Annual/Final Report Deadlines: Awardees are required to file Annual Reports for each year of the DEC, due on October 1. A Final Report will be required at the end of the grant period, also due on October 1.
Award: The award will provide the Scholar, for two consecutive years, with three course releases during the academic year.
Application Process: Competition for these awards is significant, and because of the nature of the award, applicants must be able to demonstrate a distinguished past record of scholarly work as well as a carefully thought-out plan of scholarly activity for the next two years. Applicants are encouraged to contact the staff of the Center to discuss their projects prior to submitting an application. Application materials include a proposal narrative, three to five representative examples of recent scholarly work, a Curriculum Vitae, and a list of three to five potential external reviewers in your field, with whom you have no close personal or professional relationship. The scholarly work samples must be in digital form to allow for easier distribution of the work to internal and external reviewers.
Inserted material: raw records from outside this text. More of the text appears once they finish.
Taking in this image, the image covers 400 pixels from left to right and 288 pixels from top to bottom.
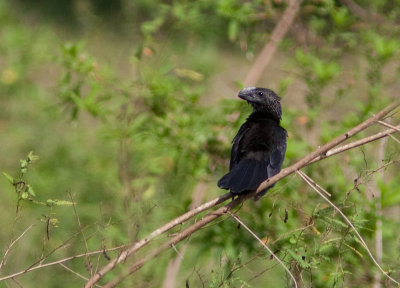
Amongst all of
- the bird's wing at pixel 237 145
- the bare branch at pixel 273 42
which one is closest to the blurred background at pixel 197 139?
the bare branch at pixel 273 42

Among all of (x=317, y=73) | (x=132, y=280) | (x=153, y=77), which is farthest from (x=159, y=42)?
(x=132, y=280)

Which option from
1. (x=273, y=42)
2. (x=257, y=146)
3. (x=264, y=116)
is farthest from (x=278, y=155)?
(x=273, y=42)

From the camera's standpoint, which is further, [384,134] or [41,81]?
[41,81]

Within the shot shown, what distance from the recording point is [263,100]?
13.8 feet

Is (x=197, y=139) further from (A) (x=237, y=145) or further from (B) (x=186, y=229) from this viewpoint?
(B) (x=186, y=229)

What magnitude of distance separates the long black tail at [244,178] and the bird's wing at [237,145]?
0.30 m

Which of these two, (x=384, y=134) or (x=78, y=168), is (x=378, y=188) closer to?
(x=384, y=134)

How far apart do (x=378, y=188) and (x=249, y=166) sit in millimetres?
866

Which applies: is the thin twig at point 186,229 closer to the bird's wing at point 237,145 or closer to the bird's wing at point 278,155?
the bird's wing at point 278,155

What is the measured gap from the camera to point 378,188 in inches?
150

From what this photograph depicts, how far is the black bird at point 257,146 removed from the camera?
10.7ft

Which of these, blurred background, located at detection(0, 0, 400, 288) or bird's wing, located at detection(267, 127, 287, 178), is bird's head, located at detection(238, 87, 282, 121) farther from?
bird's wing, located at detection(267, 127, 287, 178)

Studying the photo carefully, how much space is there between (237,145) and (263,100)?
42 cm

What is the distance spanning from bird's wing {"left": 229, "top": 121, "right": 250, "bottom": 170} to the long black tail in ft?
0.97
Refer to the application instructions for full description of the requirements of the application itself. The applicant must fill out the top portion of the Chair/Dean Letter of Approval document and send it to the Chair/Dean for completion and submission to the Faculty Development Center.
Selection Criteria: The Faculty Development committee reviews and makes recommendations to the Executive Vice President and Provost on all applications for this grant. The final decision on the award, however, rests with the EVP and Provost, who communicates that decision to the applicant.
- The application clearly demonstrates the applicant’s distinguished past record of accomplishment.
- External reviews validate the feasibility and potential contribution of the plan of work.
- Applicant’s plan of work and timetable is reasonable, feasible, and sufficiently detailed.
- The application clearly demonstrates the significance of the proposed work and its potential contribution to the discipline and faculty member’s professional development.
- Narrative is well-written. In general, proposals should be written in a way that minimizes disciplinary jargon as much as possible (if necessary to include, provide definitions) and is understandable for a non-technical reviewer.
- Applicants must provide all requested information, as stipulated in the "Instructions to Applicants" document.
- Applicants must fit the eligibility criteria as outlined above.
Distinguished Early Career Grant Files
DEC Grant Recipients
Dr. Dalma Martinovic-Weigelt, Associate Professor of Biology. "Integrating High Throughput Toxicology Approaches and Adverse Outcome Pathway Development--Novel Approach to Risk Assessment for Complex Environmental Mixtures."
Dr. Timothy Pawl, Associate Professor of Philosophy. "In Defense of Extended Conciliar Christology: A Philosophical Essay."
Dr. Matthew Batt, Associate Professor of English. "Good Work."
Dr. Adam Kay, Associate Professor of Biology. "Stewardship Science: Combining Undergraduate-Centered Research with Community Service."
Dr. Eric Rawdon, Associate Professor of Mathematics. "Knotting Changes for Glueballs and Topoisomerases."